The system accommodates electrical connectors, crimped terminations, backshells, wire splices, and multi-pin assemblies up to 150 mm in length and 50 mm in maximum cross-section. Fixture adaptability supports vertical, horizontal, and angled mounting per test method geometry requirements. It is fully compliant with FAA Advisory Circular AC 25.853-1, AC 25.855-1, and AC 25.867-1, and executes tests referenced in FAR Parts 25.853, 25.855, 25.863, and 25.867. Internationally, it satisfies MH/T 6086–2017 (aviation electrical component fire resistance), HB 7263–2004 (fire testing of aircraft wiring), MH/T 6041–2006 (flammability of aircraft interior materials), GB/T 25352–2010 (railway vehicle fire testing—adapted for aerospace validation), and HB 7044–1994 (aircraft fire protection test methods). All test procedures align with GLP principles and support audit-ready documentation for FAA/EASA type certification submissions.

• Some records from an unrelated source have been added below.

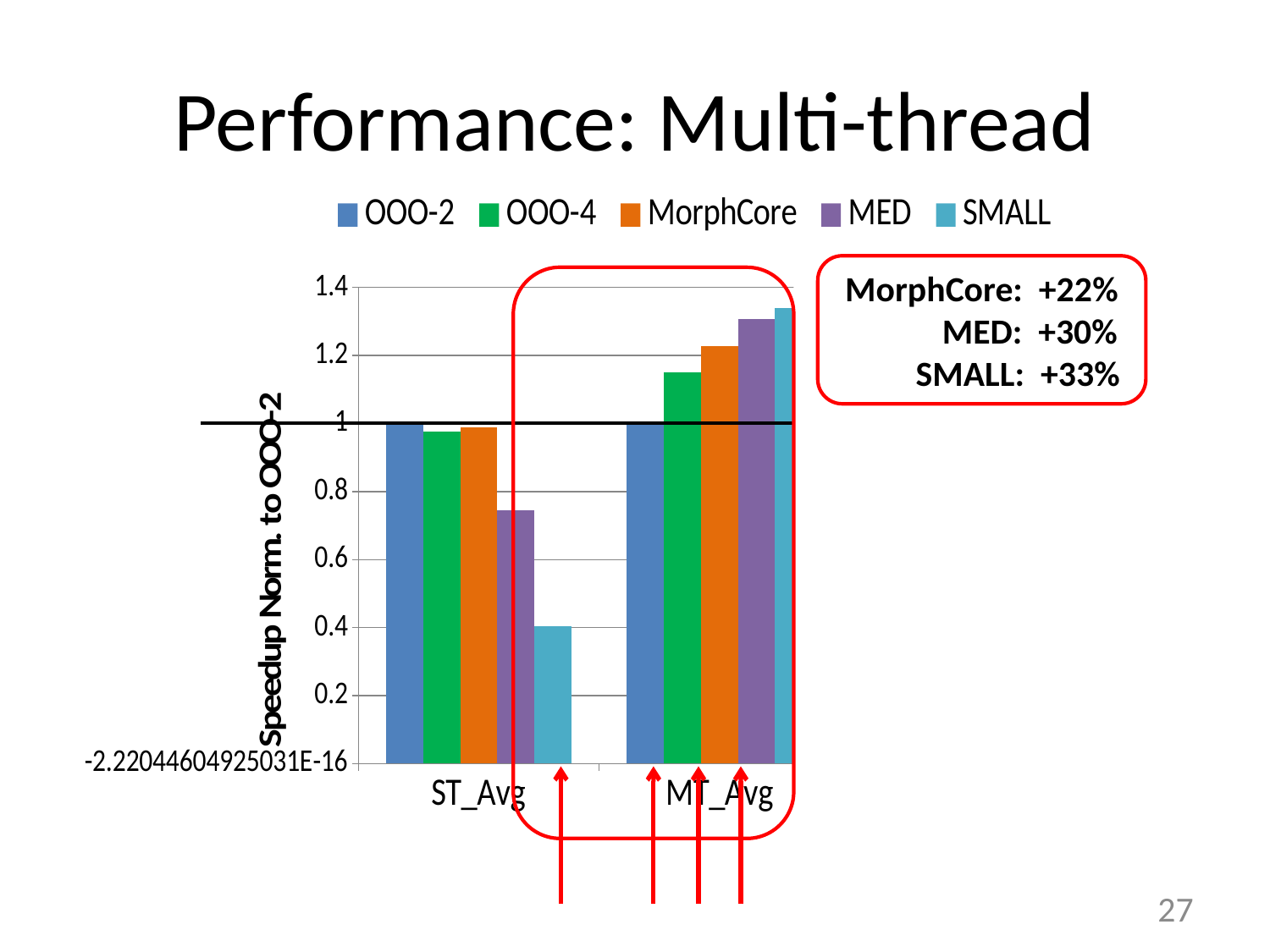
How many series does the legend list? 5 According to the annotation box, what is the improvement shown for MED? +30% What is the title of the y axis? Speedup Norm. to OOO-2 Is the value for OOO-4 in the MT_Avg category greater or less than 1.2? less What is the value for OOO-2 in the MT_Avg category? 1 Is the value for SMALL in the MT_Avg category greater or less than 1.2? greater What kind of chart is shown on the slide? bar chart Which series has the lowest value in the ST_Avg category? SMALL Is the value for MED in the ST_Avg category greater or less than 0.6? greater Which series has the highest value in the MT_Avg category? SMALL How many categories are shown on the x axis? 2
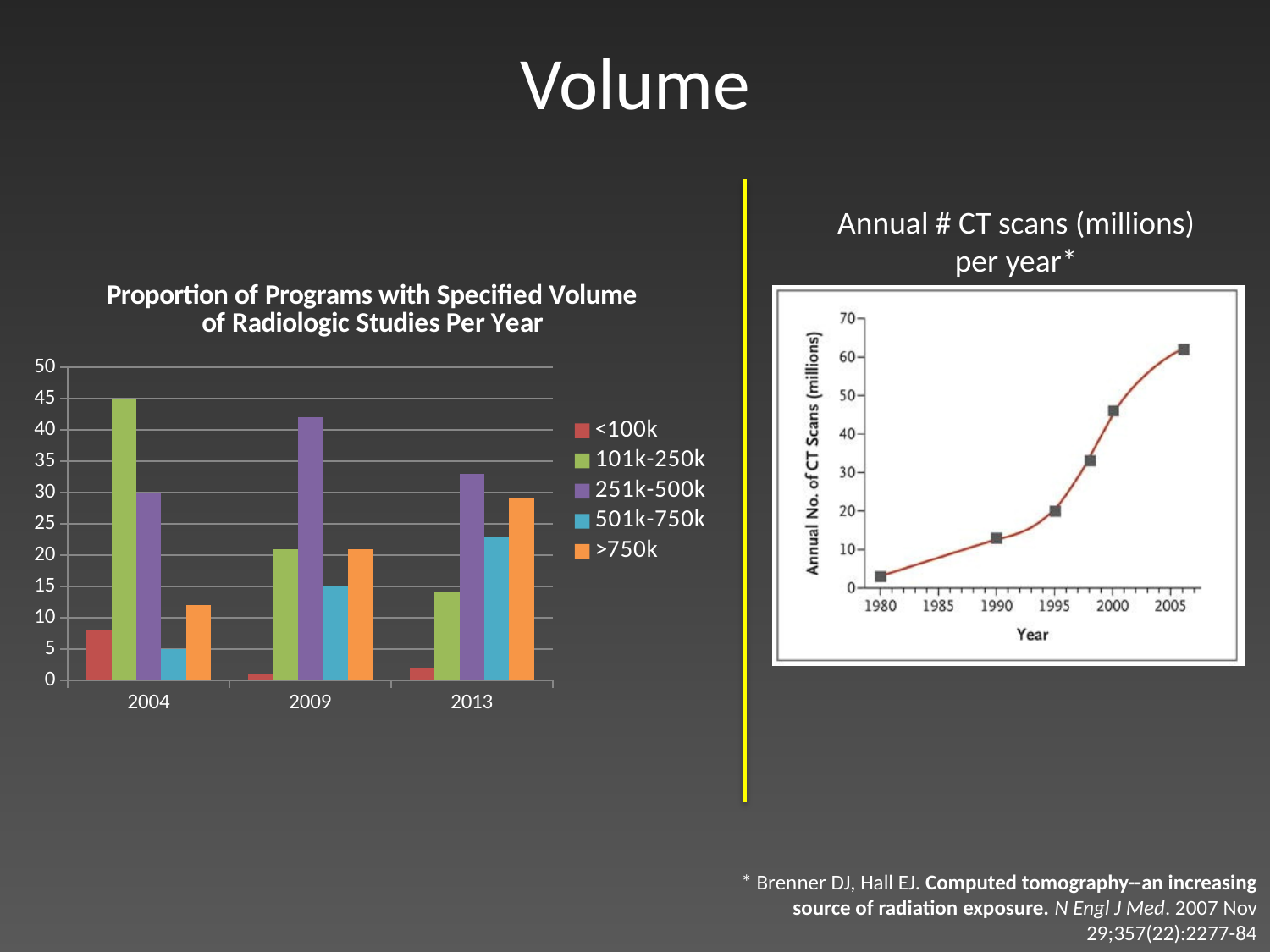
What kind of chart is the 'Annual # CT scans (millions) per year' chart? line chart In the 'Annual # CT scans (millions) per year' chart, do the values rise or fall from 1980 to 2005? rise In the 'Proportion of Programs with Specified Volume of Radiologic Studies Per Year' chart, what is the value for 101k-250k in 2004? 45 What kind of chart is the 'Proportion of Programs with Specified Volume of Radiologic Studies Per Year' chart? bar chart How many series does the legend of the 'Proportion of Programs with Specified Volume of Radiologic Studies Per Year' chart list? 5 In the 'Proportion of Programs with Specified Volume of Radiologic Studies Per Year' chart, which volume category has the highest value in 2004? 101k-250k In the 'Proportion of Programs with Specified Volume of Radiologic Studies Per Year' chart, is the value for >750k in 2013 greater or less than 25? greater In the 'Proportion of Programs with Specified Volume of Radiologic Studies Per Year' chart, is the value for 501k-750k larger in 2004 or in 2013? 2013 In the 'Proportion of Programs with Specified Volume of Radiologic Studies Per Year' chart, which volume category has the highest value in 2009? 251k-500k How many years are shown on the x axis of the 'Proportion of Programs with Specified Volume of Radiologic Studies Per Year' chart? 3 In the 'Proportion of Programs with Specified Volume of Radiologic Studies Per Year' chart, does the value for 101k-250k rise or fall from 2004 to 2013? fall In the 'Annual # CT scans (millions) per year' chart, is the value for the last plotted point (after 2005) greater or less than 60? greater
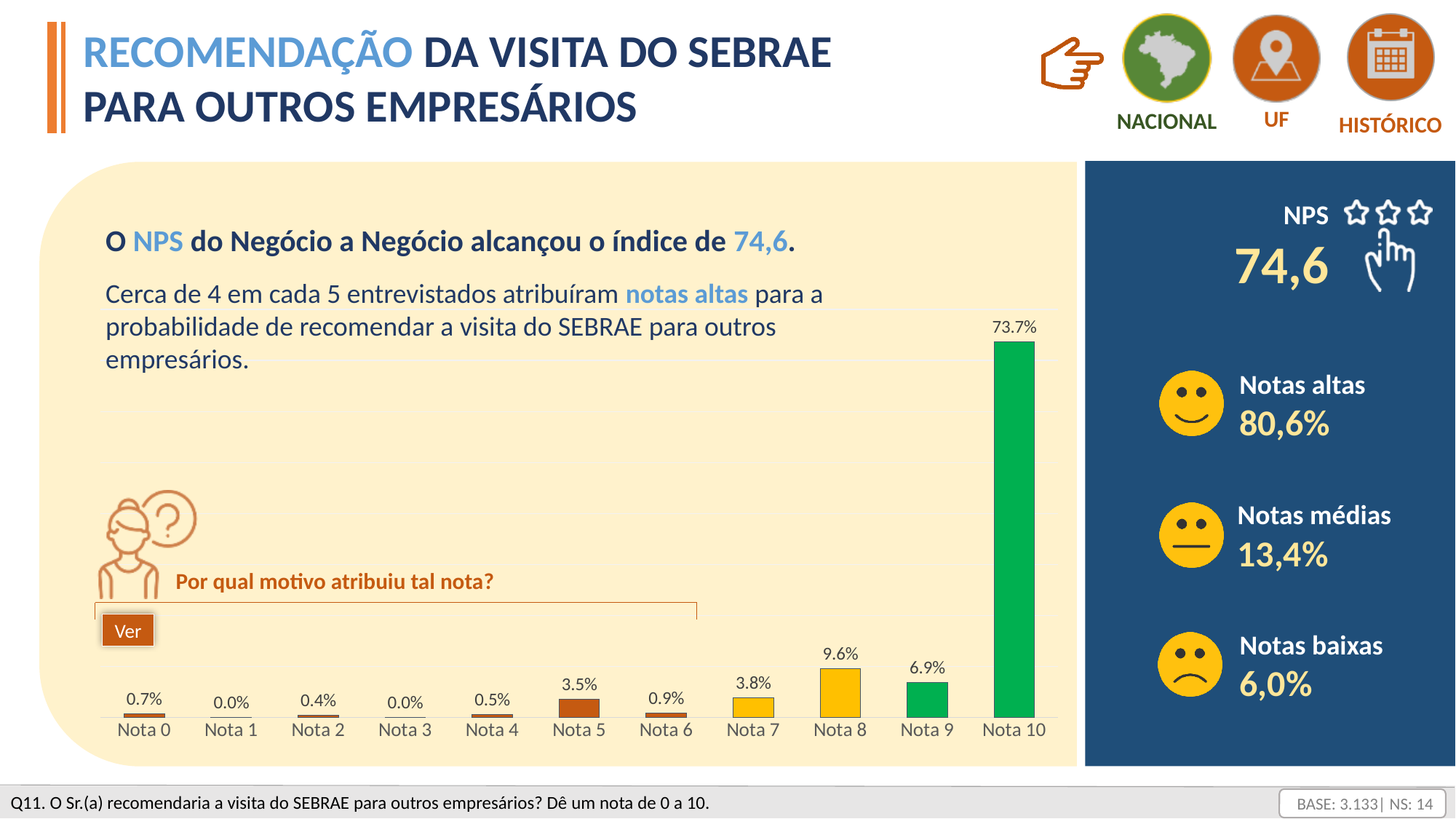
What is the value for Nota 8? 9.6% Which categories have a value of 0.0%? Nota 1 and Nota 3 What kind of chart is shown on the slide? Bar chart What is the difference between the values for Nota 10 and Nota 8? 64.1% What colour is the bar for Nota 10? Green What is the difference between the values for Nota 8 and Nota 9? 2.7% Which is larger, the value for Nota 7 or the value for Nota 5? Nota 7 What is the value for Nota 10? 73.7% What is the value for Nota 5? 3.5% What is the value for Nota 0? 0.7% Which category has the highest value? Nota 10 How many categories are shown on the x axis? 11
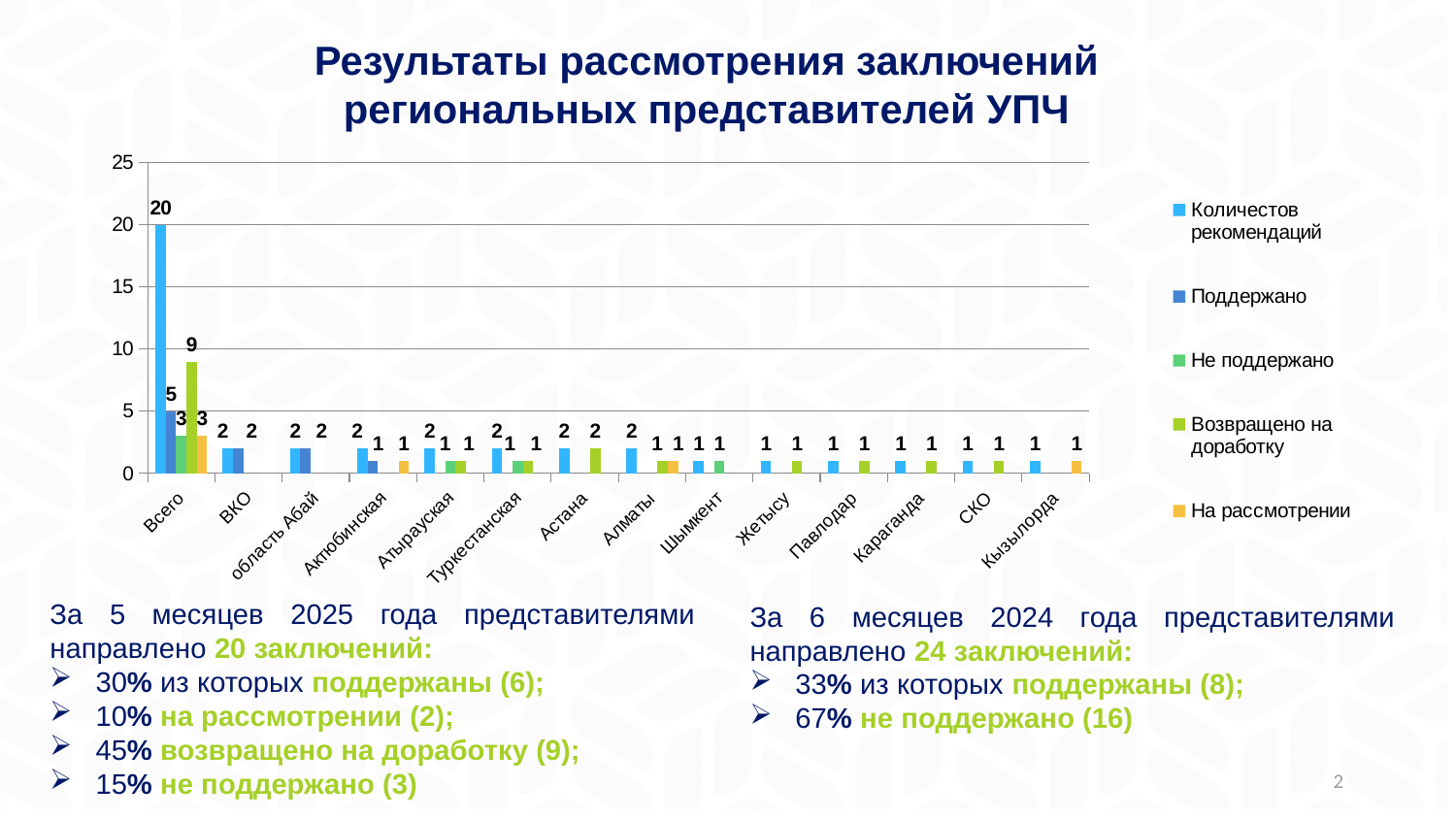
Which category has the highest value of Количестов рекомендаций? Всего What is the value of Количестов рекомендаций for Кызылорда? 1 What is the value of Поддержано for Всего? 5 What is the value of Возвращено на доработку for Всего? 9 How many series does the legend list? 5 What is the difference between Количестов рекомендаций and Возвращено на доработку for Всего? 11 What is the value of Количестов рекомендаций for Всего? 20 How many categories are shown on the x axis? 14 What is the title of the chart on the slide? Результаты рассмотрения заключений региональных представителей УПЧ Is the value of Количестов рекомендаций for Всего greater or less than 15? greater What kind of chart is shown on the slide? Bar chart Which is larger for Всего: Поддержано or Возвращено на доработку? Возвращено на доработку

Software & Data Management

While the core NexGen burner operates as a hardware-controlled analog system, the ME1500-3 controller module integrates optional data acquisition interfaces (RS-485, analog 4–20 mA outputs) compatible with third-party DAQ systems (e.g., National Instruments CompactDAQ, Keysight DAQ970A). Real-time logging of fuel pressure, fuel temperature, air pressure, and air temperature is supported at ≥1 Hz sampling rate. Calibration records—including thermocouple placement verification, heat flux sensor zero-drift checks, and burner output validation—are maintained in accordance with ISO/IEC 17025:2017 and FDA 21 CFR Part 11-compliant electronic record practices when paired with validated LIMS or ELN platforms. Audit trails, user access logs, and electronic signatures may be implemented via external compliance software.

Applications

This system is deployed in OEM engineering labs, FAA-designated test houses, and Tier-1 aerospace suppliers for qualification testing of MIL-DTL-38999, AS39029, and SAE AS50881-compliant electrical connectors. Primary use cases include: flame propagation resistance of connector backshells under direct impingement; arc tracking evaluation of insulator materials during fault-induced heating; thermal integrity assessment of crimped contacts after sustained exposure; flammability screening of molded polymer housings (e.g., PEEK, polyamide-imide); and comparative fire performance analysis of alternative plating finishes (e.g., tin-cobalt vs. silver vs. nickel-gold). It also supports development testing for DO-160 Section 25 (Fire Test) and supports failure mode analysis for CAST-34 and SAE ARP4761 safety assessments.

FAQ

Is this system certified by the FAA for airworthiness compliance testing?
Yes—the NexGen burner architecture and operational protocol are formally recognized by the FAA as an approved replacement for legacy burners cited in AC 25.853-1, and its use is accepted in certification test reports submitted to FAA Aircraft Certification Offices.
Can the system be configured for non-electrical component testing, such as seat cushion or insulation panels?
Yes—by installing appropriate fixtures (e.g., ME1900-5 vertical specimen holder), the same burner platform executes FAR 25.853 Appendix F (seat cushion), Appendix G (thermal/acoustic insulation), and Appendix H (cargo liner) tests.
What calibration frequency is recommended for thermocouples and heat flux sensors?
Per ASTM E1537 and FAA guidance, thermocouple arrays must be verified prior to each test series and recalibrated every 30 days; heat flux sensors require annual NIST-traceable recalibration with in-situ drift verification before each test day.
Does the system include automated ignition and flame stabilization sequences?
The ME1500-3 controller provides programmable pre-purge timing, fuel priming, spark initiation, and post-ignition stabilization logic—but final flame tuning (air/fuel ratio adjustment) remains manual per test standard requirements to ensure metrological fidelity.
Are spare parts and technical support available directly from MEI/Marlin Engineering?
Yes—MEI maintains full spares inventory for burner subassemblies, thermocouple combs, fuel nozzles, and calibration accessories; on-site technical support and operator training are available under service agreement.